→ RECORDED INFORMATION
☆ ☆ ☆ ☆ ☆

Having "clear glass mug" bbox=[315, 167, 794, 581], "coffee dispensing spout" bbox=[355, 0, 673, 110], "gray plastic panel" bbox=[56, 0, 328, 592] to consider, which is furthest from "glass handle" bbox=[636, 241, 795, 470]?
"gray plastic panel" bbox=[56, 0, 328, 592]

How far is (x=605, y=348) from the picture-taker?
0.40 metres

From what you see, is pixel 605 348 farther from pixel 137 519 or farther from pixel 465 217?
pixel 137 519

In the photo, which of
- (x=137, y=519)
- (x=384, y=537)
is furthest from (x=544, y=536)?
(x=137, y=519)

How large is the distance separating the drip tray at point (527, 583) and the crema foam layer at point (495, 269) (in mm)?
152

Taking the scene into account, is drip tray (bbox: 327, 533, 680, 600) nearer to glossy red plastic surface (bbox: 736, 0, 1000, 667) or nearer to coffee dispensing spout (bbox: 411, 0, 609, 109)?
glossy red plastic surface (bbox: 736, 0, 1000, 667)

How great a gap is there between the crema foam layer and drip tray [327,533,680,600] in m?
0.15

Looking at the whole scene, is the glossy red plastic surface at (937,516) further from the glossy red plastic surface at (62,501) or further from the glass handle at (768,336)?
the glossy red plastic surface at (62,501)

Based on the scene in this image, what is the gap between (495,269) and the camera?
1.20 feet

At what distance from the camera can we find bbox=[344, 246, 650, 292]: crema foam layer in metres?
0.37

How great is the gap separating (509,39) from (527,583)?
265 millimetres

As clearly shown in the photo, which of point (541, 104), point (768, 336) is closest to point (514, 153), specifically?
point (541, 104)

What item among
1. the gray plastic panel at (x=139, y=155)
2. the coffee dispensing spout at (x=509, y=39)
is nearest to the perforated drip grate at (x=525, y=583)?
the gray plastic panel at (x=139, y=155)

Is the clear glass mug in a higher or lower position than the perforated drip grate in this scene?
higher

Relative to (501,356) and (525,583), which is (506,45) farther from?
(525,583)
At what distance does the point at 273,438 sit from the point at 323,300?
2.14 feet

☆ ☆ ☆ ☆ ☆

→ EXERCISE INSTRUCTIONS
Copy every item above word for word, leaving nothing out and changing nothing.

→ EXERCISE SOLUTION
Having "clear glass mug" bbox=[315, 167, 794, 581], "coffee dispensing spout" bbox=[355, 0, 673, 110], "gray plastic panel" bbox=[56, 0, 328, 592] to consider, which is furthest from "glass handle" bbox=[636, 241, 795, 470]?
"gray plastic panel" bbox=[56, 0, 328, 592]

How far is (x=605, y=348) from the picture-taker?
0.40 metres

From what you see, is pixel 605 348 farther from pixel 137 519 or farther from pixel 465 217?
pixel 137 519

In the photo, which of
- (x=137, y=519)
- (x=384, y=537)
is furthest from (x=544, y=536)?
(x=137, y=519)

How large is the distance separating the drip tray at point (527, 583) and the crema foam layer at point (495, 269) (in mm)?
152

Taking the scene into account, is drip tray (bbox: 327, 533, 680, 600) nearer to glossy red plastic surface (bbox: 736, 0, 1000, 667) or nearer to coffee dispensing spout (bbox: 411, 0, 609, 109)?
glossy red plastic surface (bbox: 736, 0, 1000, 667)

How great a gap is there between the crema foam layer and drip tray [327,533,680,600] in m?
0.15

Looking at the whole scene, is the glossy red plastic surface at (937,516) further from the glossy red plastic surface at (62,501) or further from the glass handle at (768,336)?
the glossy red plastic surface at (62,501)

Based on the scene in this image, what is the gap between (495,269) and the camera?
1.20 feet

At what distance from the camera can we find bbox=[344, 246, 650, 292]: crema foam layer in metres?
0.37

How great is the gap separating (509,39) from (527,583)?
265 millimetres

As clearly shown in the photo, which of point (541, 104), point (768, 336) is closest to point (514, 153), specifically?
point (541, 104)

What item among
1. the gray plastic panel at (x=139, y=155)
2. the coffee dispensing spout at (x=509, y=39)
is nearest to the perforated drip grate at (x=525, y=583)?
the gray plastic panel at (x=139, y=155)

Is the clear glass mug in a higher or lower position than the perforated drip grate in this scene?
higher

Relative to (501,356) and (525,583), which is (506,45) farther from?
(525,583)
At what distance does the point at 273,438 sit from the point at 323,300?
2.14 feet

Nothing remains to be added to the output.